In the Hacker News discussion of word-vector tests, what should the vector for "king" minus "man" plus "woman" come close to if training has worked properly?

**DOCUMENT SECTION:**
☆ ☆ ☆

Hacker News new | ask | show | jobs
by kayaeb 2458 days ago
In NLP (specifically vectorizing words, ala word2vec) there's a famous test of whether or not your training has worked properly whereby you calculate the vector of "king" and subtract the vector of "man" and add the vector of "woman," if your machine is properly tuned, you should end up with a vector close to "queen" or "princess."

I wonder if similar things can be done to address specific (i.e. racial or gender) biases in computer vision.

1 comments

There is a similar word-embedding test that definitely rustles people's jimmies:

Doctor - Man + Woman = ?

What normally comes out is Nurse. What "they" think should come out is Doctor!

By "they" I mean people that get upset by this.

☆ ☆ ☆

**SUPPLIED MATERIAL:**
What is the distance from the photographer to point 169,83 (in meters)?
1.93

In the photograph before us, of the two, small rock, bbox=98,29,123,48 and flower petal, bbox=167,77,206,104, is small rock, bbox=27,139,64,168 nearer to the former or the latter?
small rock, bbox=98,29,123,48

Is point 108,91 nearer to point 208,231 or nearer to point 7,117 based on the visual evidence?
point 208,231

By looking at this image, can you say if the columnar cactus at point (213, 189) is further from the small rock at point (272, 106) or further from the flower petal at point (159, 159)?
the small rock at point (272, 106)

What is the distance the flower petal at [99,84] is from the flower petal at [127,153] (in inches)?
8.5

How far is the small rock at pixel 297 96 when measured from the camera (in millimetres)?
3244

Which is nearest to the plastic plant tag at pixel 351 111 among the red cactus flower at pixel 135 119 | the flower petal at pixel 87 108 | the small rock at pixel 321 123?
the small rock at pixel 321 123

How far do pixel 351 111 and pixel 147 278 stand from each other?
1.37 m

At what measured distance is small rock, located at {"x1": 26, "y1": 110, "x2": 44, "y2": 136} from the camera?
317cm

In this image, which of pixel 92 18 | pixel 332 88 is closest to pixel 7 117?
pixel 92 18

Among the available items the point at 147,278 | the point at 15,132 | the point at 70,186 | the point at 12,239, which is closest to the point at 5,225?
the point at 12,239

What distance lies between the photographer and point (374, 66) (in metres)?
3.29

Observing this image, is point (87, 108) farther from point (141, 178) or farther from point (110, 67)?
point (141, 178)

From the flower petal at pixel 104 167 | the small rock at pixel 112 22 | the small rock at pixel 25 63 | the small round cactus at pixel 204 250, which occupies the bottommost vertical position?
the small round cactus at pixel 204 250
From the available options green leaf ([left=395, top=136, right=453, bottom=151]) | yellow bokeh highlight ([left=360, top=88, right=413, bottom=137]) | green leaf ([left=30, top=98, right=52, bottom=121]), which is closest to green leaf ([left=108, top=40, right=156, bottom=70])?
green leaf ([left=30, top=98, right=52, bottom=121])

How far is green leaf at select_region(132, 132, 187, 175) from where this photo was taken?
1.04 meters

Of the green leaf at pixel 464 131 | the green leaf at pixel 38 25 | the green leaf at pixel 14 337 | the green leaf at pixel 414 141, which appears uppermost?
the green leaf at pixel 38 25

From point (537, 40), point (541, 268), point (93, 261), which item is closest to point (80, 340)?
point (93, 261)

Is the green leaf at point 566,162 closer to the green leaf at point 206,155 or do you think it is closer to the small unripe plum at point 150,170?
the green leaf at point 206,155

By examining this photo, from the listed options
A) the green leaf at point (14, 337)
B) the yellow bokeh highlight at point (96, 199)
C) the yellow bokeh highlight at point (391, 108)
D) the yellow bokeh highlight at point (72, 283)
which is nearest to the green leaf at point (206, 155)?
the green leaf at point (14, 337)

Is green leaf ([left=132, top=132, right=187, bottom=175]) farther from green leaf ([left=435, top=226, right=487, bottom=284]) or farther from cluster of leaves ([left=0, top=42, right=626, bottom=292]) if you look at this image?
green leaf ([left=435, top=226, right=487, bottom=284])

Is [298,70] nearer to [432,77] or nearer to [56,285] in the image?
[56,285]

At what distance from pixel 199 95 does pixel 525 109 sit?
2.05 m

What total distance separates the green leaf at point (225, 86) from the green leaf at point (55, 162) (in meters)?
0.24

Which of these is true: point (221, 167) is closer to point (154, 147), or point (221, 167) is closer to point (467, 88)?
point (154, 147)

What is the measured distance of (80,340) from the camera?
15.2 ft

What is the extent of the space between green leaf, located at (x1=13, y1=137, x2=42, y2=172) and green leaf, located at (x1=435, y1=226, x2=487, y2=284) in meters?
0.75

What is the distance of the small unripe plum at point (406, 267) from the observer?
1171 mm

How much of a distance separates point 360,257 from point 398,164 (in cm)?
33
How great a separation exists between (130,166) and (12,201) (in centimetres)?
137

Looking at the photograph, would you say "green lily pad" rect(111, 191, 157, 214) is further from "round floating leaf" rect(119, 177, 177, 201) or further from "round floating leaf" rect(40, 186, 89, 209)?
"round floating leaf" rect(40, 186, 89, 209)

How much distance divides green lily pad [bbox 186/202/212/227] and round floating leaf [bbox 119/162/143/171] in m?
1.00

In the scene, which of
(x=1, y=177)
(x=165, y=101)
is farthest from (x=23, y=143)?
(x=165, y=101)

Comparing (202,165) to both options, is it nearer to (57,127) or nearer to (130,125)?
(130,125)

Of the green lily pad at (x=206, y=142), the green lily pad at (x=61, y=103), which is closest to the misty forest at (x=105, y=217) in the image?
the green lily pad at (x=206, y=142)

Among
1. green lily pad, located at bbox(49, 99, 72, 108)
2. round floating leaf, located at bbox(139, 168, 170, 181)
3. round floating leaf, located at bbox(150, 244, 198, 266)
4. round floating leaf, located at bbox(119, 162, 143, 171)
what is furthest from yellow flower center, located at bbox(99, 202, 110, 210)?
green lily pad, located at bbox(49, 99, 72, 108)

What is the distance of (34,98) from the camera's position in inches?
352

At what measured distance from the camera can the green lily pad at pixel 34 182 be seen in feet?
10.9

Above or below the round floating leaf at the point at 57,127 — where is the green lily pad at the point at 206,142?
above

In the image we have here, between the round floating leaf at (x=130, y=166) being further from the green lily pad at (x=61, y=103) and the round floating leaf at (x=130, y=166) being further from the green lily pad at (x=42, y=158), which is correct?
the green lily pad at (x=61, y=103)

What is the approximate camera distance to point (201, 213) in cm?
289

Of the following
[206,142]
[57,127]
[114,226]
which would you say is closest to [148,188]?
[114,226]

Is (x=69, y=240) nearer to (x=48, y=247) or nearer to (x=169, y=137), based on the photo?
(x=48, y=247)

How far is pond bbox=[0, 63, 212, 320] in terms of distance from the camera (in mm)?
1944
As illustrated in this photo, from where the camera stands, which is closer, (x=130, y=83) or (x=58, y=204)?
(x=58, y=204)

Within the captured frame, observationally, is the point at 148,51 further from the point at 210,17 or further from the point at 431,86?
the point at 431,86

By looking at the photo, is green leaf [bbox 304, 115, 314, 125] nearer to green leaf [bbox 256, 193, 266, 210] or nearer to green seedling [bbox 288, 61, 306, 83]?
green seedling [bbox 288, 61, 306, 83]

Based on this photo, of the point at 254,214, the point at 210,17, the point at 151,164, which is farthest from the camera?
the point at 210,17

☆ ☆ ☆

**CORRECT OUTPUT:**
It should come close to "queen" or "princess."